As the FinnGen database does not directly consist of complex genetic information, like those connected to repeat expansions, the recognized carriers of the SNP rs139185008 need to be examined further in the future through a precise genetic method to ensure that they indeed carry the C9orf72 repeat expansion.
“This will help to evaluate the full potential of the rs139185008 as a novel genetic tool to identify C9orf72 repeat expansion carriers from large, population-based cohorts,” adds Research Director Annakaisa Haapasalo from UEF’s A.I. Virtanen Institute for Molecular Sciences.
This study might be the beginning of other future projects using the FinnGen database to explore genotype-phenotype associations among neurodegenerative diseases. Similar approach using specific SNPs as surrogate markers to detect repeat expansions may also prove useful in the case of other repeat expansion diseases.”

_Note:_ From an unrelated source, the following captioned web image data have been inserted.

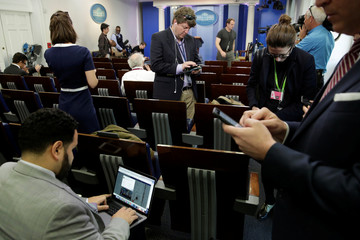 Journalists work in the briefing room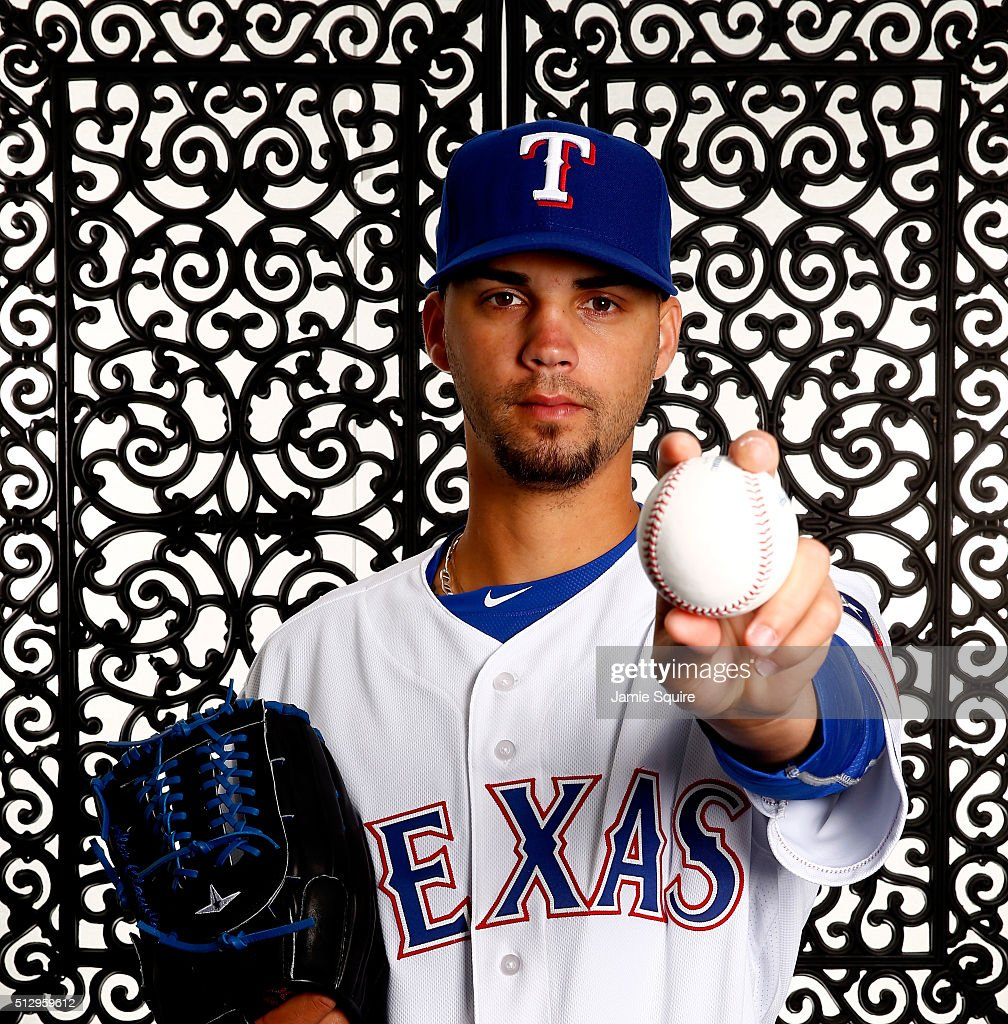 Pitcher Alex Claudio #58 of the Texas Rangers poses during a spring training photo shoot on February 28, 2016 in Surprise, Arizona.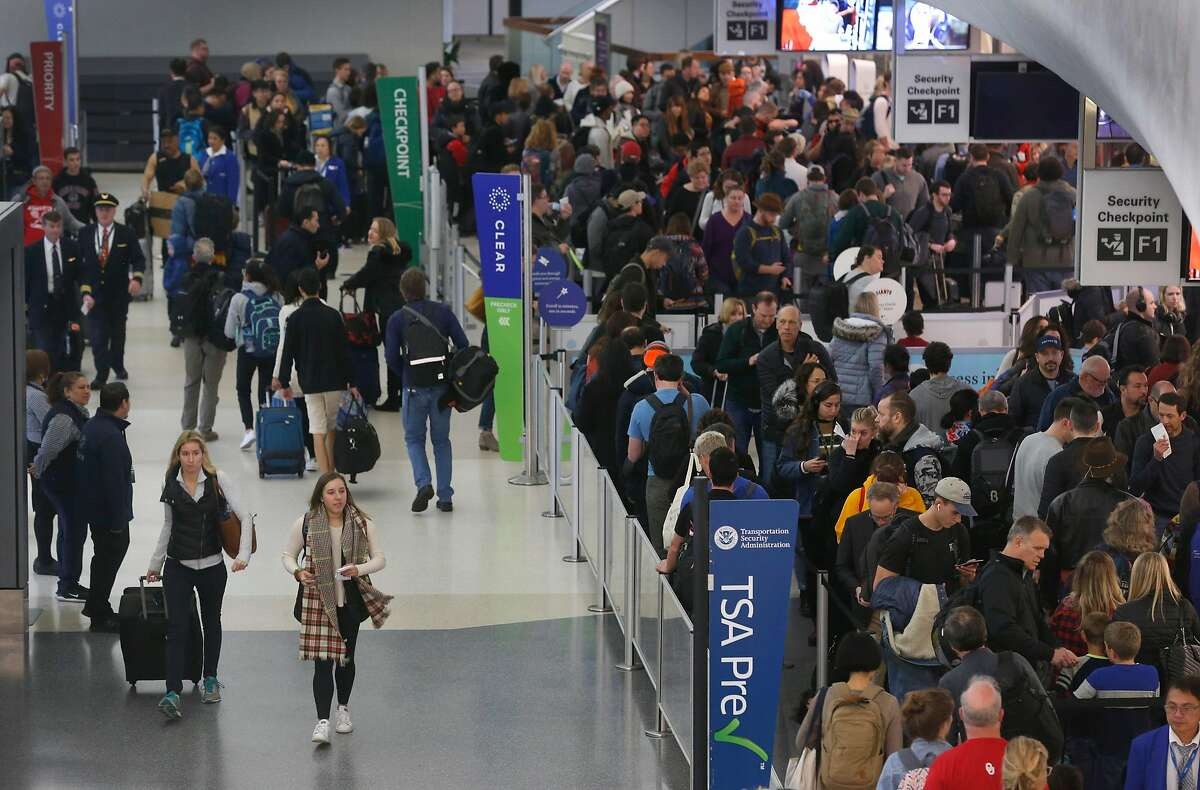 Holiday air travelers wait to pass through security screening in Terminal 3 at SFO in San Francisco, Calif. on Friday, Dec. 20, 2019. Conditions may worsen in the coming days as a rainstorm scheduled to hit the area over the weekend could snarl holiday travel plans.
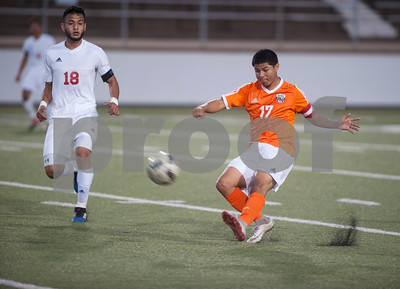 Mineola's (17) Jr. Palacios kicks the ball away as Kilgore's (18) Elian Torres approaches Thursday night at Christus Trinity Mother Frances Rose Stadium in Tyler.  (Sarah A. Miller/Tyler Morning Telegraph)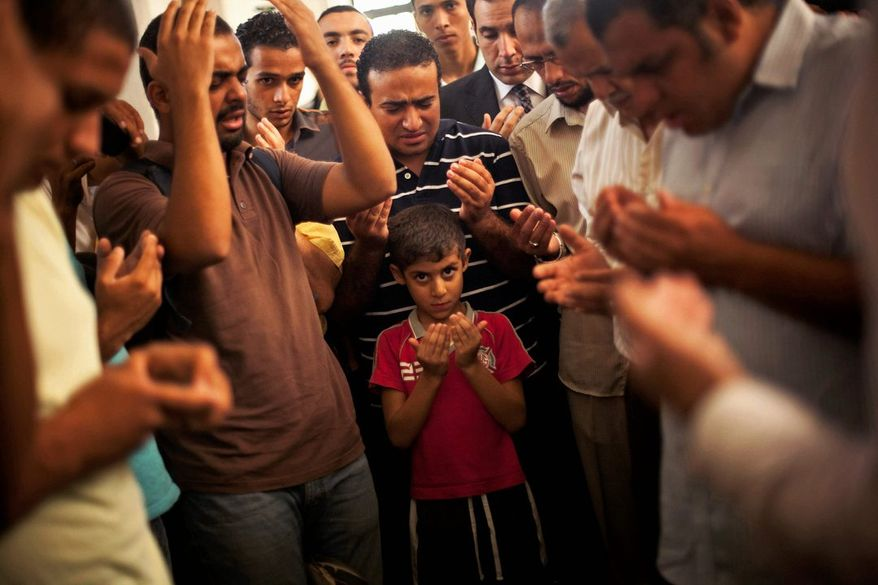 Mass Mourning: A son of Ammar Badie prays during his father's funeral Sunday. Mr. Badie, a son of the Muslim Brotherhood's spiritual leader Mohammed Badie, was killed by Egyptian security forces Friday during clashes in Cairo. (Associated Press)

Mikko Hiltunen Professor, Institute of Biomedicine, University of Eastern Finland
The research was headed by Hiltunen and Haapasalo in association with Professor Ville Leinonen from the University of Eastern Finland, Professor Anne Remes from the University of Oulu, Professor Pentti Tienari from the University of Helsinki, Professor Per Kristian Eide from the University of Oslo, and Professor Jean-Charles Lambert from Institut Pasteur de Lille.
MSc Hannah Rostalski, the main author of the study, is an Early-Stage Researcher in the GenomMed Doctoral Programme at UEF. Exploring the link between the C9orf72 repeat expansion and neurodegeneration was the aim of her PhD project. The proficiency of Research Manager Teemu Kuulasmaa from the UEF Bioinformatics Centre was vital in the bioinformatic analyses.
Rostalski, H., et al. (2021) A Novel Genetic Marker for the C9orf72 Repeat Expansion in the Finnish Population. Journal of Alzheimer’s Disease. doi.org/10.3233/jad-210599.